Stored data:
....

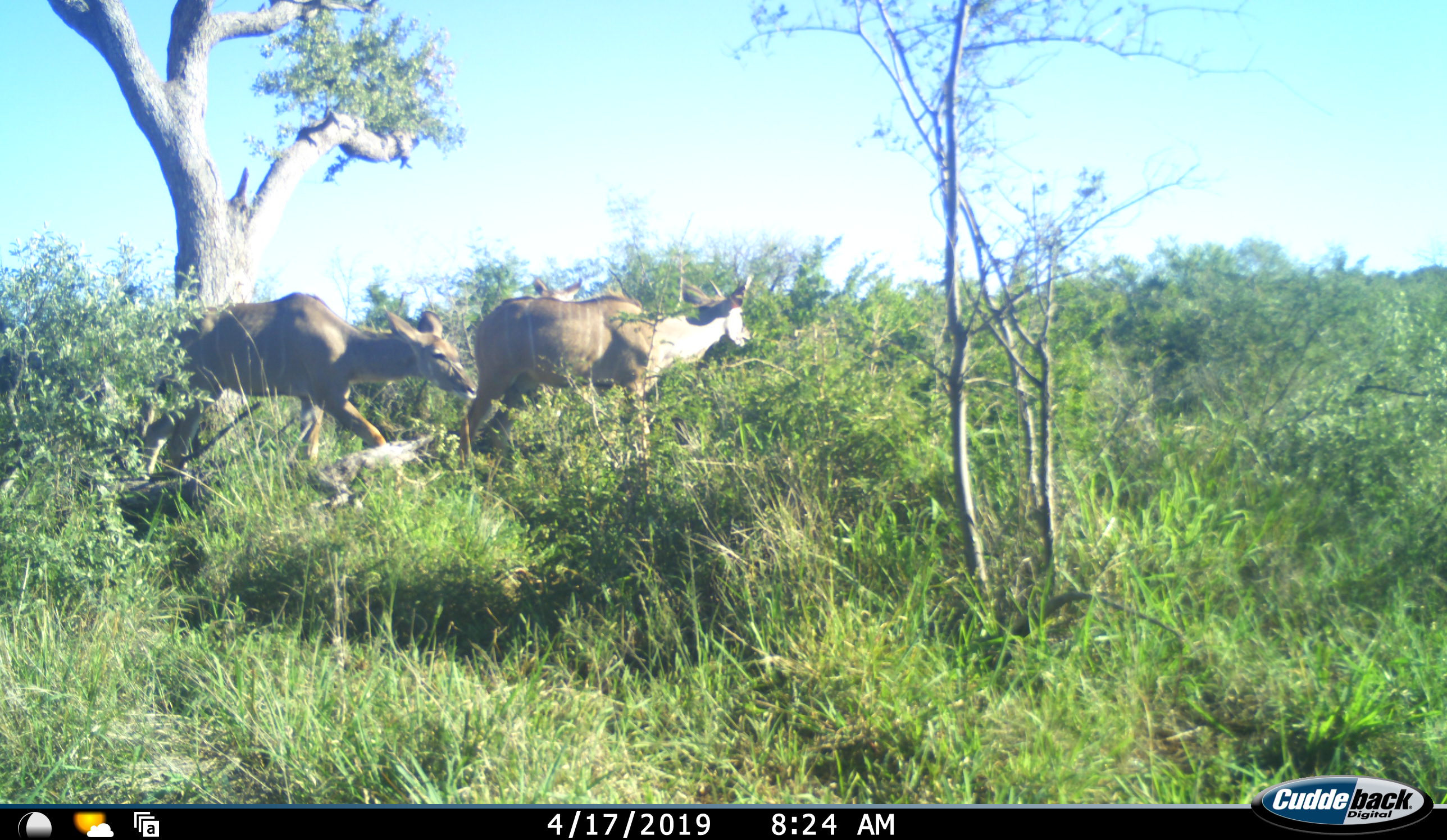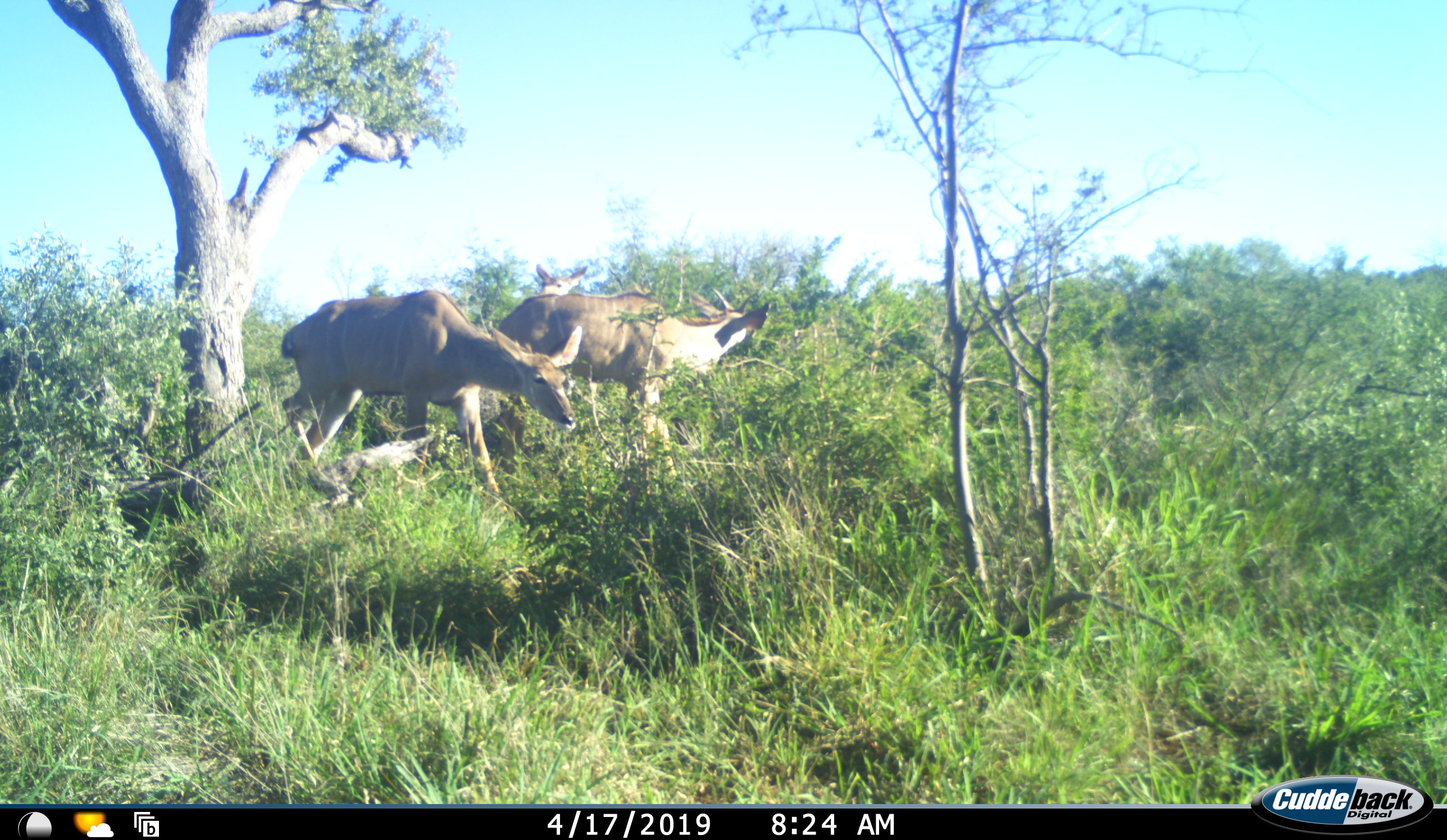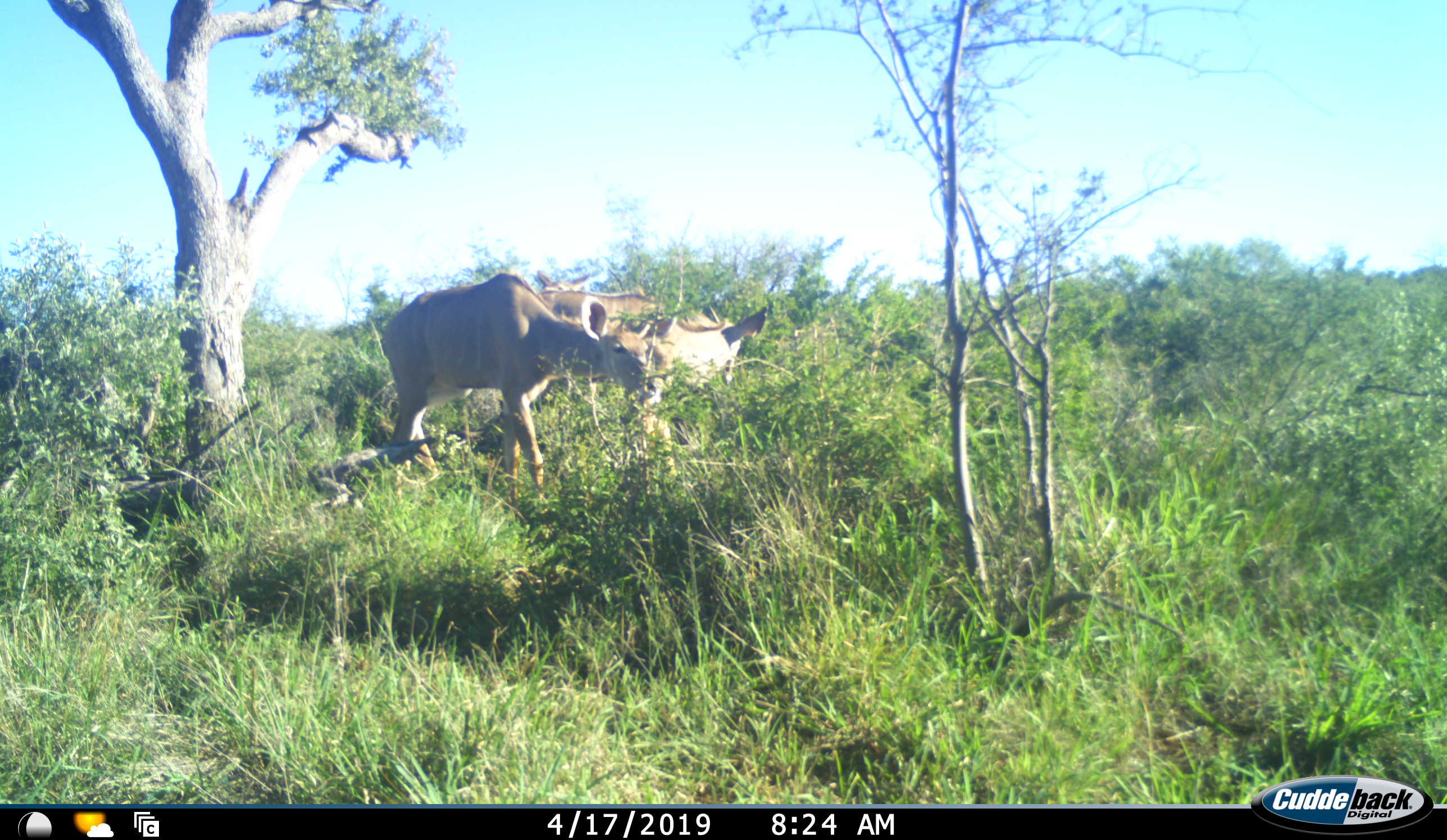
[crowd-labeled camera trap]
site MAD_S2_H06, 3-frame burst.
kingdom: Animalia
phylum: Chordata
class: Mammalia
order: Artiodactyla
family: Bovidae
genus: Tragelaphus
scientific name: Tragelaphus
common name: kudu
Kudu (Tragelaphus), count 3. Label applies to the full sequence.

....

Beginning at the line that holds "family: Bovidae", reproduce each line of the records above down to and including the last one.

- Result below:
family: Bovidae
genus: Tragelaphus
scientific name: Tragelaphus
common name: kudu
Kudu (Tragelaphus), count 3. Label applies to the full sequence.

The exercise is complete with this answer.